- [Tasks and exercises]
1. In the Jax Jones interview, rewrite the paragraph beginning "Making beats in his bedroom" as a short bulleted list that keeps its main facts.
2. In the Jax Jones interview, who sings the call-and-response line on Ring Ring?

- [Quoted passage]

——————————

“Hello, you there?” was a line we couldn’t resist opening with on our phone call with Jax Jones. The catchy call-and-response is sung by London singer Mabel on his latest single Ring Ring, which this week becomes his fourth single to be certified Silver for sales of over 200,000. “Things feel good at the moment!” he tells us in genuine awe.
Making beats in his bedroom in London from the age of 15, a career in music was the only option for Jax (real name Timucin Lam) – though being a pop star was never part of the plan. Inspired by guitarists The Edge, Johnny Marr and Fraser T Smith’s work on Craig David’s Born To Do It, he sought out work as a songwriter and producer. His stints playing guitar for N-Dubz, as part of Domino Go (a band who were dropped before they released anything) and co-writing hits for other acts eventually led him to become a dance artist in his own right. “I’ve never had another job, though I once did two weeks as a Christmas temp at Marks & Spencer,” he recalls. “I’ve been lucky to make a living off music since I was 21. I’m 31 now.”
Ten years of preparation have meant Jax arrived on the pop scene in 2016 as a fully formed artist from the off. After featuring on Duke Dumont’s Number 1 single I Got U, he scored a Top 5 hit of his own shortly after with the Raye-assisted You Don’t Know Me. Since then, his playful lyrics, ridiculously catchy hooks and bold visuals make him one of the few pop acts today with a genuine sense of fun about them. “For me, being an artist is like a vehicle,” he explains. “I can make great visual content, I can make great music, I can dress in a way that inspires people… it’s a great way to express yourself.”
Jax says he constantly has “about four or five songs on the go”, but where does his knack for radio and club friendly hooks come from? “Funnily enough, I think that part is just me,” he says. “I’ve worked with some incredibly traditional songwriters like Eg White – [Will Young’s] Leave Right now is one of my favourite songs ever – and Toby Gad. Their songwriting is about exploiting a beautiful voice. In dance music, you don’t always have that luxury – it’s more about a feeling. Even when I was making beats as a 15 year old, I always tried to give the sounds a catchy, round hook. It’s also about the music I listen to – even when I pick up an album, I just love the singles.”
Chiefly a fan of ‘90s beat techno, which he DJs in his sets across the world, Jax has always kept one eye on pop music, believing the genres inform each other. “I was obsessed with Taylor Swift’s Red album for a bit,” he says. “I’m sure there aren’t many DJs out there that listen to techno who would admit that! It’s great pop song writing. I like to make pop music that isn’t informed by pop music, if that makes sense. I try to change the game, not play the game.”

——————————

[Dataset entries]
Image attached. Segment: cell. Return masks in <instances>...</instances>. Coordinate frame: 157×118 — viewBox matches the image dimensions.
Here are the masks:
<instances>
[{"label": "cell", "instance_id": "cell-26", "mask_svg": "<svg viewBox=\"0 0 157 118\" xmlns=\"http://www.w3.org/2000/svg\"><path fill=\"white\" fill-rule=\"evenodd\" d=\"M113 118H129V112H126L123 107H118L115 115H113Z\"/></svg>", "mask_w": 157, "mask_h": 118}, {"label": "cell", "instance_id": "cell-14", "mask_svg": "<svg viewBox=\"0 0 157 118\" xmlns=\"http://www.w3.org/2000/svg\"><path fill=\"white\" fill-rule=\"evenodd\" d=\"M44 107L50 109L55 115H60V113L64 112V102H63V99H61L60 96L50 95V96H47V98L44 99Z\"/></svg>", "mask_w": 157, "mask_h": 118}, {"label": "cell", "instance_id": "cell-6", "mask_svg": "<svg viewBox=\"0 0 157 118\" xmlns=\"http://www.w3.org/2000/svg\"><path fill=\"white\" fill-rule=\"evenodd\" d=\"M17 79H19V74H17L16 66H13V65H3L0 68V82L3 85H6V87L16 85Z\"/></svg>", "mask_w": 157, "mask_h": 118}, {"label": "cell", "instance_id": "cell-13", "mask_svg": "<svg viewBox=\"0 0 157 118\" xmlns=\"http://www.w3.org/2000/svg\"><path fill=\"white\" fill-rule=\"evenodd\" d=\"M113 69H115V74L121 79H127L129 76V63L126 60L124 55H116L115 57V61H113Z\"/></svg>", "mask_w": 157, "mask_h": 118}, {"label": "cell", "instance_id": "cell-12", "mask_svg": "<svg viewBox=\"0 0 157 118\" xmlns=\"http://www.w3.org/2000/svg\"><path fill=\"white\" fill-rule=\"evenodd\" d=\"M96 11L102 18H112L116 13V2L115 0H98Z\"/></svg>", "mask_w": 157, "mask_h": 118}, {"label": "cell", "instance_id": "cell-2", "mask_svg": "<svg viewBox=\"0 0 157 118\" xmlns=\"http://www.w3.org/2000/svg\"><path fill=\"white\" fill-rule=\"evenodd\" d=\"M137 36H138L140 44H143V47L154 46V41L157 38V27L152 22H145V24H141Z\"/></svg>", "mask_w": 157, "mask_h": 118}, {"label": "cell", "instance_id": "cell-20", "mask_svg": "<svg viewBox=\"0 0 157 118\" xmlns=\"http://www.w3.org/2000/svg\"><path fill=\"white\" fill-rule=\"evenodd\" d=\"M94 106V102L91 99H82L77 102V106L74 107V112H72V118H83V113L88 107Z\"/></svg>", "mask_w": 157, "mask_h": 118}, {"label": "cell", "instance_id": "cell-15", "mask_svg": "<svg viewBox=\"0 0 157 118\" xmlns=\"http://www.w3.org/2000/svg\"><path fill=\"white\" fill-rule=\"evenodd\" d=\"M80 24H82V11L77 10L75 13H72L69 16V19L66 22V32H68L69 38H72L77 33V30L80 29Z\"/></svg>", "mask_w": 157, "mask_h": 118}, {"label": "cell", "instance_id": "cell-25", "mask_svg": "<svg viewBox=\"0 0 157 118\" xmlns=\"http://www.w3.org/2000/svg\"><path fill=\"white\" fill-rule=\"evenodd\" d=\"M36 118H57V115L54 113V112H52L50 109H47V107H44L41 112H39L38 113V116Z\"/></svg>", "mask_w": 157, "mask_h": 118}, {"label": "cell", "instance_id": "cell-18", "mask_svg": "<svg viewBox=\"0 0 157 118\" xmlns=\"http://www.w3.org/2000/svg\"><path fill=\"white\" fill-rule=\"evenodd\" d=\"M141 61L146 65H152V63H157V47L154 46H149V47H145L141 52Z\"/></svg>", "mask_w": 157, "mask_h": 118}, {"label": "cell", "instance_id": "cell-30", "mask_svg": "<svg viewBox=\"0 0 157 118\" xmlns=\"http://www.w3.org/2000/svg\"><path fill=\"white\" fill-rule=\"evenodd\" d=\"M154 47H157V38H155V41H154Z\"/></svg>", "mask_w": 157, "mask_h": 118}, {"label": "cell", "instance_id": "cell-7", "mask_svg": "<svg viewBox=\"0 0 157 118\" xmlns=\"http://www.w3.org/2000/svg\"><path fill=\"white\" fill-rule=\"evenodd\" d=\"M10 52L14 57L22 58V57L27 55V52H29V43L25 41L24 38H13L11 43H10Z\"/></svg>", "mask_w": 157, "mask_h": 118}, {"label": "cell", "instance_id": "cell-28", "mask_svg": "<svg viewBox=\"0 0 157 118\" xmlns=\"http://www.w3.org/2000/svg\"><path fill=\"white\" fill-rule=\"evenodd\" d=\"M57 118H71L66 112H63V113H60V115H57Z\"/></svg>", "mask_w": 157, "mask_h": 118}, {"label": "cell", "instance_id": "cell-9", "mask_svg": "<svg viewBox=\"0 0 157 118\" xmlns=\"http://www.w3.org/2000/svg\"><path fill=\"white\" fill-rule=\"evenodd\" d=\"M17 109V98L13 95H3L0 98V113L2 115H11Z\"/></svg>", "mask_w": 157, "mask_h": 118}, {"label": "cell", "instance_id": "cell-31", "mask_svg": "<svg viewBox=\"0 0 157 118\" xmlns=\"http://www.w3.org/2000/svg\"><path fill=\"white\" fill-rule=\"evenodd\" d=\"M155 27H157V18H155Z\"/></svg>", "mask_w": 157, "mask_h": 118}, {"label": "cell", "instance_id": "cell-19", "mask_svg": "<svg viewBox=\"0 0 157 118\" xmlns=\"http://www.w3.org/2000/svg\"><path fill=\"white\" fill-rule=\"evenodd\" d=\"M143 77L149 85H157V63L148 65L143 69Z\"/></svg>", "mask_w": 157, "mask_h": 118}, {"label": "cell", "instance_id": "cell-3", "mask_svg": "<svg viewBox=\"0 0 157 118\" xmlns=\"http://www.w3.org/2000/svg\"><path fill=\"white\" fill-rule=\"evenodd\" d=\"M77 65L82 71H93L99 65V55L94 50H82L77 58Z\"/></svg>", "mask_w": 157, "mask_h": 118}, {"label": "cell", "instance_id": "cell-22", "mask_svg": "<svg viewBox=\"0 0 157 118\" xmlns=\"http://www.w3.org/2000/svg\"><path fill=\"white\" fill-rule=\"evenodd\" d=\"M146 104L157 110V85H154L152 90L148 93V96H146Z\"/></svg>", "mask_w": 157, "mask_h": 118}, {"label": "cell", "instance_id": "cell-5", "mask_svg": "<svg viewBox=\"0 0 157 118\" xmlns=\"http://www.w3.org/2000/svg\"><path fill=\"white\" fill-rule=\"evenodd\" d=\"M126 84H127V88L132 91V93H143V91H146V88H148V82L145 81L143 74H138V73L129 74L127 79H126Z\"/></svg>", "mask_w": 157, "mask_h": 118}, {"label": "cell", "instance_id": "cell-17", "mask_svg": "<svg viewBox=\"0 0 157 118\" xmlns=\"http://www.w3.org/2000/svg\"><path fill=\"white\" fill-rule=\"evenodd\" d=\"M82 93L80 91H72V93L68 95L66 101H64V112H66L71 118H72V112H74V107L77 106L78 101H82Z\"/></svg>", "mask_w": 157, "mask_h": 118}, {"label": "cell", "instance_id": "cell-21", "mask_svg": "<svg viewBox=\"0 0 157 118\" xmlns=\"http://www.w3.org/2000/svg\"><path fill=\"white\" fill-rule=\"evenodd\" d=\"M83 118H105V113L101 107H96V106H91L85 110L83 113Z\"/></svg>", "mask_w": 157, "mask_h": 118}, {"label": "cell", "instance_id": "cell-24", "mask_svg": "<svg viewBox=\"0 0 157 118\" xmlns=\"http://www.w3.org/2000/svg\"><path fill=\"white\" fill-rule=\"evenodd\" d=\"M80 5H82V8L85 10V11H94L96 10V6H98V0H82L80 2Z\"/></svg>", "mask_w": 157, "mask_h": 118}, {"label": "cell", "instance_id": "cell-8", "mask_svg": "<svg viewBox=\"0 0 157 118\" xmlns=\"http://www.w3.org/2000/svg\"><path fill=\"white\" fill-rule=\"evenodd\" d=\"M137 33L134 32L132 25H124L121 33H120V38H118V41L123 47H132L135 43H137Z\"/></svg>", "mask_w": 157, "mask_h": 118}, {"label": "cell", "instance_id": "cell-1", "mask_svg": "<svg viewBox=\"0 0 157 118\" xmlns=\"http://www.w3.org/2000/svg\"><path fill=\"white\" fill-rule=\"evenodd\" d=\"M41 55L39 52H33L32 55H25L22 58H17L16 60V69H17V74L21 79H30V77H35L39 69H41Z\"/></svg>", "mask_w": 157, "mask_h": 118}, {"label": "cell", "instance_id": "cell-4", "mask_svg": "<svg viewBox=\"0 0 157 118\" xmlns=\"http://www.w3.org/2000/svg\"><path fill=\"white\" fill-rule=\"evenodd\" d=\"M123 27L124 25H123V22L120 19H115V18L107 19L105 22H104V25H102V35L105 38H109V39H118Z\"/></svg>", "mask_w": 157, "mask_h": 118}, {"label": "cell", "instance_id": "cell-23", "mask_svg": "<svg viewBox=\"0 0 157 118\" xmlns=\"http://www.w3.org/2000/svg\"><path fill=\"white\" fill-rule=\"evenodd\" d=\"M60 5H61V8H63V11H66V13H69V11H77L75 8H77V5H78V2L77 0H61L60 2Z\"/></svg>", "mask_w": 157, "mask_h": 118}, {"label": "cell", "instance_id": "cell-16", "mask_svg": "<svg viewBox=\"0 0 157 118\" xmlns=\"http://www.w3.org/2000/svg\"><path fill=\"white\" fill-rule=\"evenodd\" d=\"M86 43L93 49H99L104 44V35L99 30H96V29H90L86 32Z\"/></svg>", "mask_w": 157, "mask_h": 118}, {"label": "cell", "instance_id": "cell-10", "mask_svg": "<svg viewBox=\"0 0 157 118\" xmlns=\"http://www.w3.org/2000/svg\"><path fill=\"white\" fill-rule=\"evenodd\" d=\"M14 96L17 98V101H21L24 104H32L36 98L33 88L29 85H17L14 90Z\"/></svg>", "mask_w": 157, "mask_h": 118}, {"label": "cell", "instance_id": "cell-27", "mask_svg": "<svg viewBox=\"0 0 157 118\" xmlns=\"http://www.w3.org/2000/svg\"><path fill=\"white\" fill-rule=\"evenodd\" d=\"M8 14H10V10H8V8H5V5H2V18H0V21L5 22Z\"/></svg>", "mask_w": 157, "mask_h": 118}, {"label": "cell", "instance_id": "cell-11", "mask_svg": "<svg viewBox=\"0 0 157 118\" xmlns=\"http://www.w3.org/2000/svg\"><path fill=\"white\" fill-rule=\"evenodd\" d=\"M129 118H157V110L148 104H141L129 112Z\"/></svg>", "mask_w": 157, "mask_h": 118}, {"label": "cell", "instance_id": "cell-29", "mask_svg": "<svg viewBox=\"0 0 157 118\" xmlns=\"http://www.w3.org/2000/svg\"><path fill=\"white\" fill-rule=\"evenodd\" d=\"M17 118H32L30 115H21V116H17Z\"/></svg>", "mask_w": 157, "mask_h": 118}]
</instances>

——————————

- [Per-task outputs]
1.
- Jax Jones (real name Timucin Lam) began making beats in his London bedroom at 15. Music was his only career option, though becoming a pop star was never the plan.
- Inspired by The Edge, Johnny Marr and Fraser T Smith's work on Craig David's Born To Do It, he looked for work as a songwriter and producer.
- He played guitar for N-Dubz, was part of Domino Go (a band dropped before releasing anything) and co-wrote hits for other acts. This eventually led him to become a dance artist himself.
- Apart from two weeks as a Christmas temp at Marks & Spencer, he has never had another job. He has made a living from music since age 21 and is now 31.

2. London singer Mabel.